• **Stored items**
========================
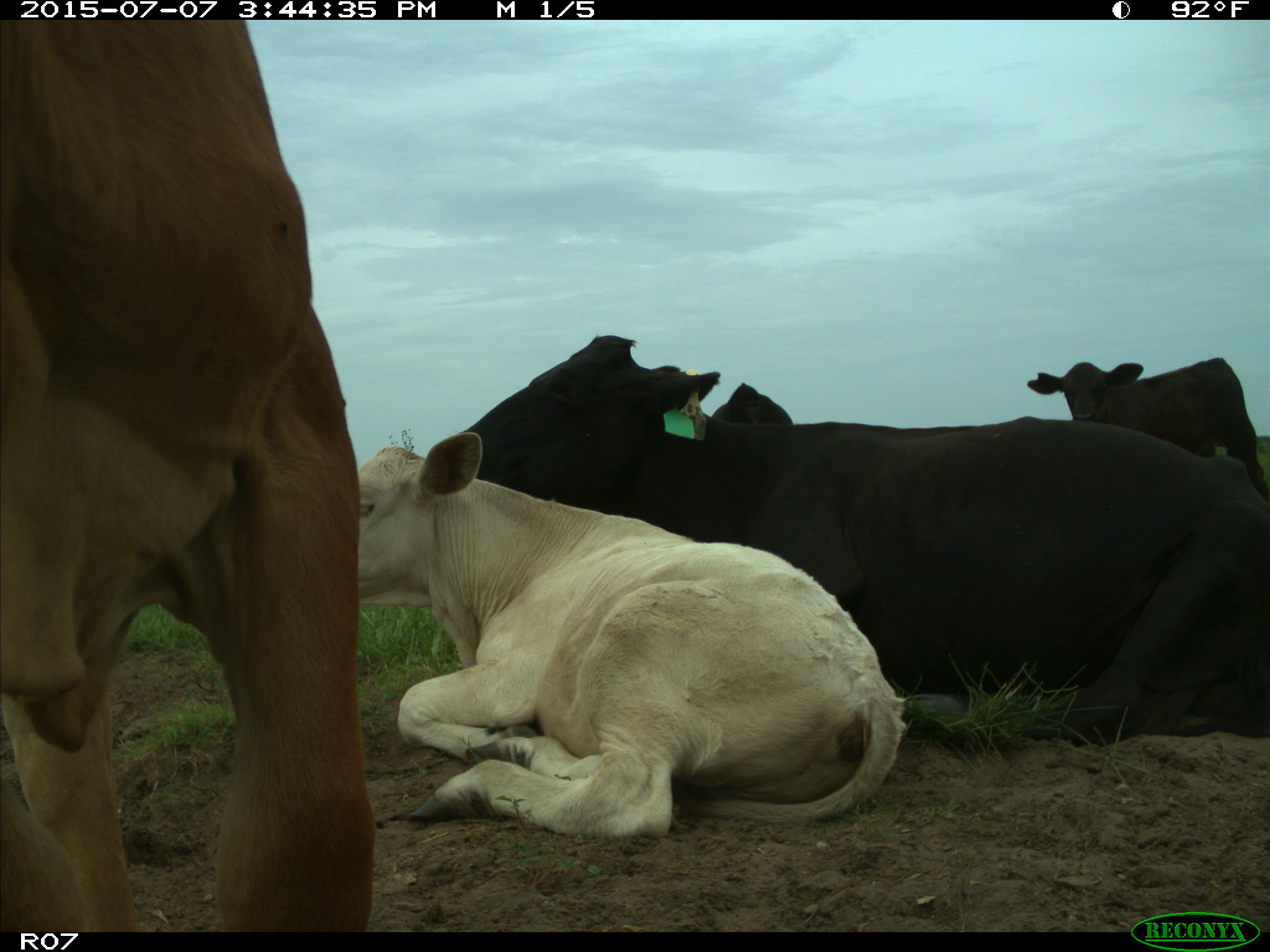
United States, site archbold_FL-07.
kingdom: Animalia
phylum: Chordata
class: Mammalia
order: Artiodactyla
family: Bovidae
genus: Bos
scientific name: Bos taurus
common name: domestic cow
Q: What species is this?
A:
========================
• **Exercise prompt**
Exact copies of all the entries, without any pictures, are what the answer must contain.

• **Exercise answer**
United States, site archbold_FL-07.
kingdom: Animalia
phylum: Chordata
class: Mammalia
order: Artiodactyla
family: Bovidae
genus: Bos
scientific name: Bos taurus
common name: domestic cow
Q: What species is this?
A:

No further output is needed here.